Required task: Write out every line of the rows below as a JSON list of strings, one string per line, skipping blank lines and leaving out the pictures.

Provided information:
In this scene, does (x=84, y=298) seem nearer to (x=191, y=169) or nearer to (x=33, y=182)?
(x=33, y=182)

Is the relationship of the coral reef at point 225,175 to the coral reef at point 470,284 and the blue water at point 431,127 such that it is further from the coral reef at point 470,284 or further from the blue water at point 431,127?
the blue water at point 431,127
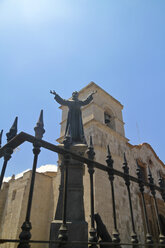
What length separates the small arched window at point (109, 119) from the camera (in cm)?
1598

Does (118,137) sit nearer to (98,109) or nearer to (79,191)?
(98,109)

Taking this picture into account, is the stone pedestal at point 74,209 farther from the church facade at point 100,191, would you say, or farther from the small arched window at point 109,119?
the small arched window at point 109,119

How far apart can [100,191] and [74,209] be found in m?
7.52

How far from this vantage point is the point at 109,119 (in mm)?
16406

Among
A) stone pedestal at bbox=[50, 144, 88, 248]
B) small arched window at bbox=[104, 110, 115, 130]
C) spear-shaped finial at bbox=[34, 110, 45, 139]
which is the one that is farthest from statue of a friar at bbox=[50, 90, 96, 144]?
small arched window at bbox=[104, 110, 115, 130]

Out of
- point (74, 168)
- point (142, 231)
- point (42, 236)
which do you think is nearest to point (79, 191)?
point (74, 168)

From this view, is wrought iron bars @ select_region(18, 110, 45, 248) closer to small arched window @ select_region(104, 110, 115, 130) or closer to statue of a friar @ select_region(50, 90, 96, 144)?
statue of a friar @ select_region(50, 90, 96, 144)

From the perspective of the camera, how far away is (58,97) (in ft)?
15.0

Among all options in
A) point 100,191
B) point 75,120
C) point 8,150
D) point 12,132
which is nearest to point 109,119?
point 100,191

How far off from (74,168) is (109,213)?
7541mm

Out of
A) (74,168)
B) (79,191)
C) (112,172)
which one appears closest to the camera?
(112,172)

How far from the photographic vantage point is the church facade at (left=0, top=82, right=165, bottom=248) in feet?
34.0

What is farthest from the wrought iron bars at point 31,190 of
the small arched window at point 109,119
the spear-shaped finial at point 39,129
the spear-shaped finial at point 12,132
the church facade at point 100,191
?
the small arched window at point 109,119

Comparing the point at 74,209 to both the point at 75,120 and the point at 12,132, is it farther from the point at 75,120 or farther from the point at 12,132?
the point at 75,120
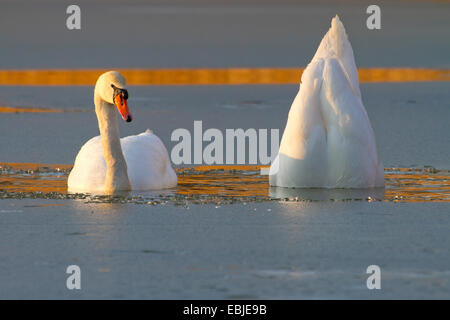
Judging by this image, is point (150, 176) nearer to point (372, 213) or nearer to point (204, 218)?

The answer:
[
  "In this scene, does (x=84, y=298) seem nearer to (x=191, y=169) or nearer to (x=33, y=182)?",
  "(x=33, y=182)",
  "Is the relationship of the coral reef at point 225,175 to the coral reef at point 470,284 and the blue water at point 431,127 such that it is further from the coral reef at point 470,284 or further from the blue water at point 431,127?",
  "the blue water at point 431,127",
  "What length separates the small arched window at point (109, 119) from the camera (in cm)?",
  "1598",
  "Does (118,137) sit nearer to (98,109) or nearer to (79,191)?",
  "(98,109)",
  "Taking this picture into account, is the stone pedestal at point 74,209 farther from the church facade at point 100,191, would you say, or farther from the small arched window at point 109,119?",
  "the small arched window at point 109,119",
  "How far apart can [100,191] and [74,209] be found in m?",
  "7.52",
  "How far from this vantage point is the point at 109,119 (in mm)?",
  "16406",
  "Among",
  "A) stone pedestal at bbox=[50, 144, 88, 248]",
  "B) small arched window at bbox=[104, 110, 115, 130]",
  "C) spear-shaped finial at bbox=[34, 110, 45, 139]",
  "which is the one that is farthest from statue of a friar at bbox=[50, 90, 96, 144]?",
  "small arched window at bbox=[104, 110, 115, 130]",
  "Out of",
  "- point (74, 168)",
  "- point (142, 231)",
  "- point (42, 236)",
  "which do you think is nearest to point (79, 191)?",
  "point (74, 168)",
  "From this view, is wrought iron bars @ select_region(18, 110, 45, 248) closer to small arched window @ select_region(104, 110, 115, 130) or closer to statue of a friar @ select_region(50, 90, 96, 144)?",
  "statue of a friar @ select_region(50, 90, 96, 144)",
  "From the perspective of the camera, how far away is (58,97) (in ft)?",
  "15.0",
  "Among all options in",
  "A) point 100,191",
  "B) point 75,120",
  "C) point 8,150",
  "D) point 12,132",
  "which is nearest to point 109,119?",
  "point 100,191",
  "How far off from (74,168) is (109,213)?",
  "7541mm",
  "Out of",
  "A) (74,168)",
  "B) (79,191)",
  "C) (112,172)",
  "which one appears closest to the camera?",
  "(112,172)",
  "How far from the photographic vantage point is the church facade at (left=0, top=82, right=165, bottom=248) in feet?",
  "34.0",
  "What is farthest from the wrought iron bars at point 31,190 of",
  "the small arched window at point 109,119",
  "the spear-shaped finial at point 39,129",
  "the spear-shaped finial at point 12,132",
  "the church facade at point 100,191",
  "?",
  "the small arched window at point 109,119",
  "Comparing the point at 74,209 to both the point at 75,120 and the point at 12,132, is it farther from the point at 75,120 or farther from the point at 12,132?",
  "the point at 75,120",
  "Judging by this image, is point (150, 176) nearer to point (372, 213) or nearer to point (204, 218)?"
]